----- Records for the task -----

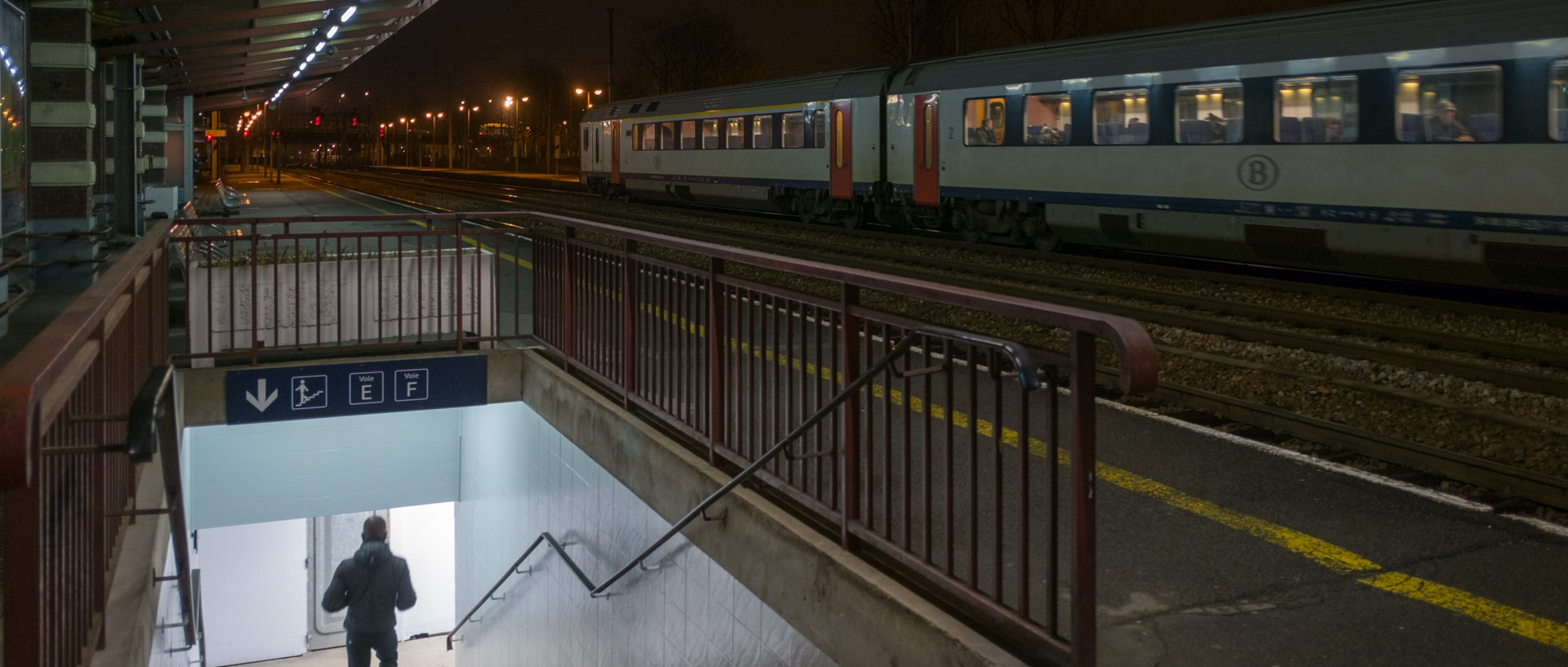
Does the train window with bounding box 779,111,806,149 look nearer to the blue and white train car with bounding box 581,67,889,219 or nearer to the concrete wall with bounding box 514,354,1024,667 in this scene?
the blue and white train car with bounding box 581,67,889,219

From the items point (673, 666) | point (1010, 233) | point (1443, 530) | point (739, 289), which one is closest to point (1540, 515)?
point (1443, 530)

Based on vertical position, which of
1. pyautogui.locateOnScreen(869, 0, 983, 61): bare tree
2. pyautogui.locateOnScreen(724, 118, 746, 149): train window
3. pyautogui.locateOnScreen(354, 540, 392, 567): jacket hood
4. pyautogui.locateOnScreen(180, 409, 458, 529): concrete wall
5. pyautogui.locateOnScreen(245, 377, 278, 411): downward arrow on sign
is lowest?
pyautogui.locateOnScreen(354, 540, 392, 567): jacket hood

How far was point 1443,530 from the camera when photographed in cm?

-----

Set exercise:
Rewrite every line of the material above as a JSON list of strings, one string per line, with blank lines and the pictures left out.

Solved problem:
[
  "Does the train window with bounding box 779,111,806,149 look nearer to the blue and white train car with bounding box 581,67,889,219 or nearer to the concrete wall with bounding box 514,354,1024,667 in this scene?",
  "the blue and white train car with bounding box 581,67,889,219",
  "From the items point (673, 666) | point (1010, 233) | point (1443, 530) | point (739, 289), which one is closest to point (1540, 515)?",
  "point (1443, 530)",
  "Based on vertical position, which of",
  "1. pyautogui.locateOnScreen(869, 0, 983, 61): bare tree",
  "2. pyautogui.locateOnScreen(724, 118, 746, 149): train window",
  "3. pyautogui.locateOnScreen(354, 540, 392, 567): jacket hood",
  "4. pyautogui.locateOnScreen(180, 409, 458, 529): concrete wall",
  "5. pyautogui.locateOnScreen(245, 377, 278, 411): downward arrow on sign",
  "is lowest?",
  "pyautogui.locateOnScreen(354, 540, 392, 567): jacket hood",
  "How far was point 1443,530 from the camera when photographed in cm?"
]